E existe mercado para robôs no Brasil? “Acho que o grande problema é o custo, se fosse um preço acessível, qual dona de casa não gostaria de ter um robô com o mesmo desempenho de um aspirador de pó mas que funciona sozinho?”, questiona Moreria, do IMT. Para ele, o mesmo raciocínio vale para áreas comerciais. “Cortar a grama não é um serviço pesado, mas se você pensa num estádio, por exemplo, é possível ter um robô que apare uniformemente e faça o trabalho à noite, e isso é muito vantajoso; mas como hoje o preço ainda é cerca de cinco vezes maior para comprar um robô, muitas empresas consideram que o investimento não vale”, pondera.
Moreira levanta ainda uma outra dificuldade, que é despertar o interesse dos jovens pela robótica. Para estimular o envolvimento, existem, no Brasil e no mundo, várias competições, para incentivar o desenvolvimento de tecnologias. “E o País tem conseguido índices muito bons, as equipes daqui são muito bem vistas no mundo”, afirma o professor do IMT, que liderou o time vencedor de 2010 do peso pena da Combotz, torneio que faz parte da Robogames, equivalente robótico da Copa do Mundo.

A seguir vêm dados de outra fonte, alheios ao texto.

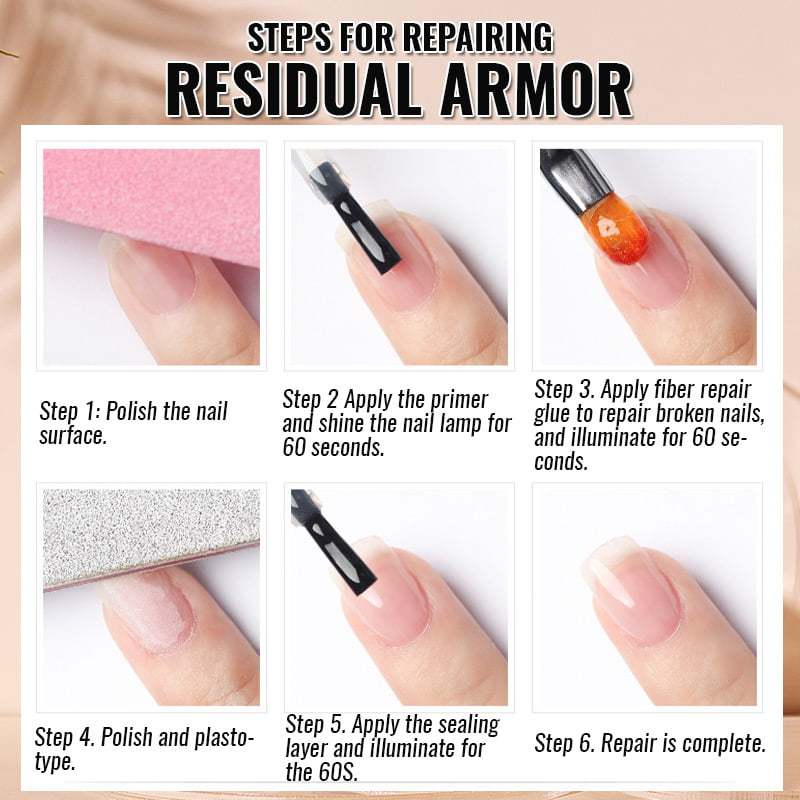 STEPS FOR REPAIRING
RESIDUAL ARMOR

Step 1: Polish the nail surface.

Step 2 Apply the primer and shine the nail lamp for 60 seconds.

Step 3. Apply fiber repair glue to repair broken nails, and illuminate for 60 seconds.

Step 4. Polish and plastotype.

Step 5. Apply the sealing layer and illuminate for the 60S.

Step 6. Repair is complete.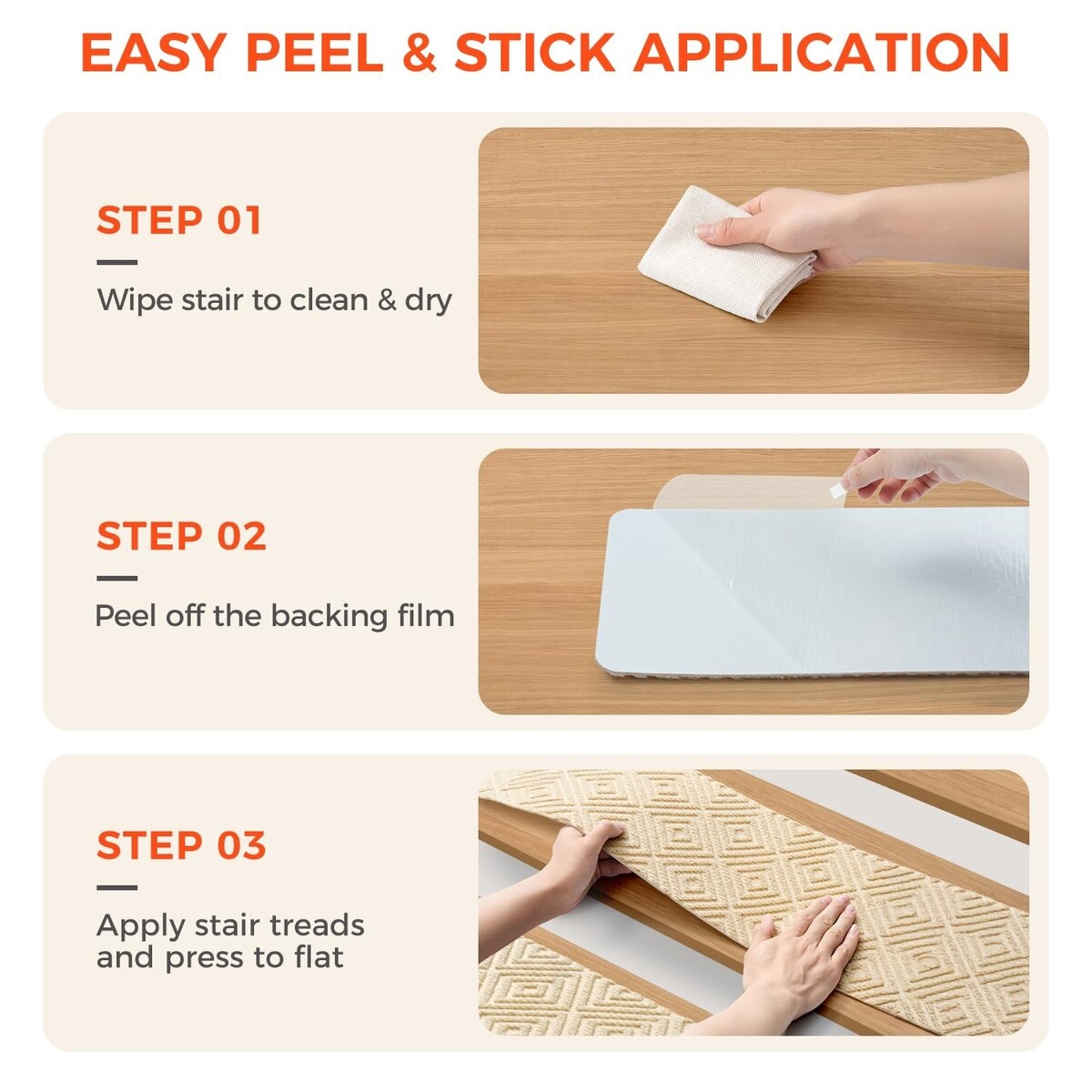 EASY PEEL & STICK APPLICATION

STEP 01

Wipe stair to clean & dry

STEP 02

Peel off the backing film

STEP 03

Apply stair treads and press to flat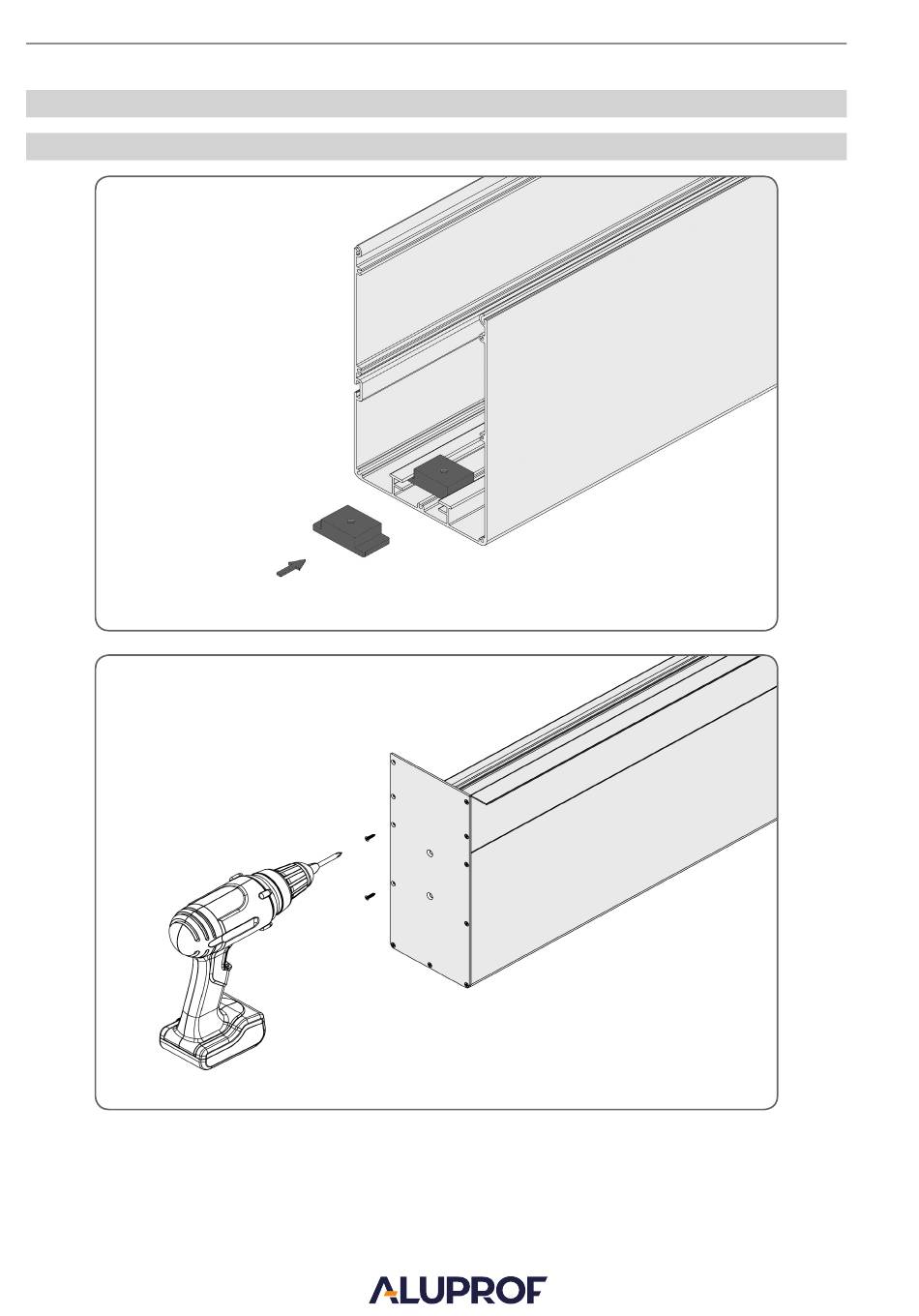 ALUPROF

A PUC-Rio ficou com o título em 2011, sob a batuta de Meggiolaro. O docente que orientou os vencedores deste ano acrescenta que a tradição, nos campeonatos, é de participação de empresas de robótica, mais que de instituições de ensino. “São engenheiros competindo contra estudantes, e as universidades de lá não vencem os torneios, nós brasileiros somos a exceção, e os profissionais de lá reconhecem isso”, afirma. Ele também lembra que os desenvolvimentos aplicados aos robôs de combate, que vivem situações extremas, podem ser modificados para atender a demandas comerciais e ajudar o País a avançar ainda mais no terreno da robótica.